We sat for quite sometime, discussing school and children; when to get dyslexic centre sessions, who to do the next assessment, Small Sprogs adventure at the weekend to see the Gorilla Trail, looking at photos, talking about the future. I guess I am lucky that we can do that, all of us together (although Small Sprog made a quick exit to play with one of the Nit Children; no point in aimless talk when there are larks to be had!)

As I drove home I realised how far we've come. I still get on with Ex husband as well as we ever did before things went wrong. It always underlines my initial feelings...that we should have just stayed 'just friends'. But then we'd not have our lovely children. May be some things are just meant to be.

Recently I have been gardening. A new house also means a band new garden. I have found designing and planting my new garden an unexpected pleasure. I even enjoy mowing the lawn. I had never done that job before. Our marriage followed 'traditional' roles. I remember Ex husband used to spend what seemed like whole summers in the garden. I was never very interested then. While he was in the garden on a Sunday morning, I often used to bake cakes. Ex husband would never have done that job either.

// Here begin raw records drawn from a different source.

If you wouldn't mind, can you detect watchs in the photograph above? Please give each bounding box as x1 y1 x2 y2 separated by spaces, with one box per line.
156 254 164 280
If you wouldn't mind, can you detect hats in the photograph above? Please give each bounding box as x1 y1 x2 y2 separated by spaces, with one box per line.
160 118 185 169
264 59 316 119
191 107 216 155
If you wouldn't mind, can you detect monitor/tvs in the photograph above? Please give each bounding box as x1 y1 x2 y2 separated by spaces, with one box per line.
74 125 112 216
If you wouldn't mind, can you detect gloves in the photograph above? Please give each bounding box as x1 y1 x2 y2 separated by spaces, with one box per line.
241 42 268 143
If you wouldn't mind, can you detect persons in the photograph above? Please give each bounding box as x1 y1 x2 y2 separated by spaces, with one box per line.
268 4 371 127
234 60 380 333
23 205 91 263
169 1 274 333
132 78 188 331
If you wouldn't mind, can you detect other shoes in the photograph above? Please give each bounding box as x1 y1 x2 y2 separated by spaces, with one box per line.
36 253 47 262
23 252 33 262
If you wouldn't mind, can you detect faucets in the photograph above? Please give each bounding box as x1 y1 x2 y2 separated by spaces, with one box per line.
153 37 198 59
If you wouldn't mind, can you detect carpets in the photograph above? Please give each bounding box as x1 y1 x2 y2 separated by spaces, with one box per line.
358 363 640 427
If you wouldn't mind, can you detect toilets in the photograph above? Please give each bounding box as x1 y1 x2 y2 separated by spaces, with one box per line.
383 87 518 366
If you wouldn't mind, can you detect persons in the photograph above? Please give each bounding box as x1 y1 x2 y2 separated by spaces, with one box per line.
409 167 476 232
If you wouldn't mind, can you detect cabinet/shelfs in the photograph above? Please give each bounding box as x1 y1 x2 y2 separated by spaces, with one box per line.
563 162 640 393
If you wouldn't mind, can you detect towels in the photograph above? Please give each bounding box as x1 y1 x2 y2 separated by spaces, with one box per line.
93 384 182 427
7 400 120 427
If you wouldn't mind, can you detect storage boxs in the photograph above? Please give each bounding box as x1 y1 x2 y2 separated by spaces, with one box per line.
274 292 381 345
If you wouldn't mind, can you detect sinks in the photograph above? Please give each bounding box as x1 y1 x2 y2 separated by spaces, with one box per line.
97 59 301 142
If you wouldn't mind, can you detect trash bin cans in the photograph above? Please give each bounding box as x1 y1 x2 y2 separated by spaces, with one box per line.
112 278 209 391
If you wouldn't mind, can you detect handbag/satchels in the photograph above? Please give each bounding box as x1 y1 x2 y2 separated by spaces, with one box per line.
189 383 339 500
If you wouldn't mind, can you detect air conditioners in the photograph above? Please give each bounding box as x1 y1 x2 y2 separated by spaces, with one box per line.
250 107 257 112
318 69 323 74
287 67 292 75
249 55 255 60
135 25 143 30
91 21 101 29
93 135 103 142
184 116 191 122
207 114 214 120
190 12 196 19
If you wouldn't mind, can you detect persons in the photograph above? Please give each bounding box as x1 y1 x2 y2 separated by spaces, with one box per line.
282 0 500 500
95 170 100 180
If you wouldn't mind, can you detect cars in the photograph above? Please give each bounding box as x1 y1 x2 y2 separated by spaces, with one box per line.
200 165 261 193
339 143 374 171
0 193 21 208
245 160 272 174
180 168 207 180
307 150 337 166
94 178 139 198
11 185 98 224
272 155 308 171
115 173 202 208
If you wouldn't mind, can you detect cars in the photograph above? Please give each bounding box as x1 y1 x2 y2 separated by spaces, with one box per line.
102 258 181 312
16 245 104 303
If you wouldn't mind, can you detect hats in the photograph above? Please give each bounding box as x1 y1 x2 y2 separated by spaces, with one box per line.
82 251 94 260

And now look at us. I can't get enough of being in the garden and he is baking banana cake, very delicious it was too. So how come we couldn't see though all the mundane chores and dull life we had made for ourselves before? Why were we so locked into our own worlds?

I constantly reflect. It is impossible not to, with two children to look after. Still no regrets, I love my new life. I love my freedom and my autonomy even though I know it is selfish. Maybe I was never made for married life? Yet there is always the thought that I should have made more effort to make it work. Should I? For the children's sake? We'll never know now.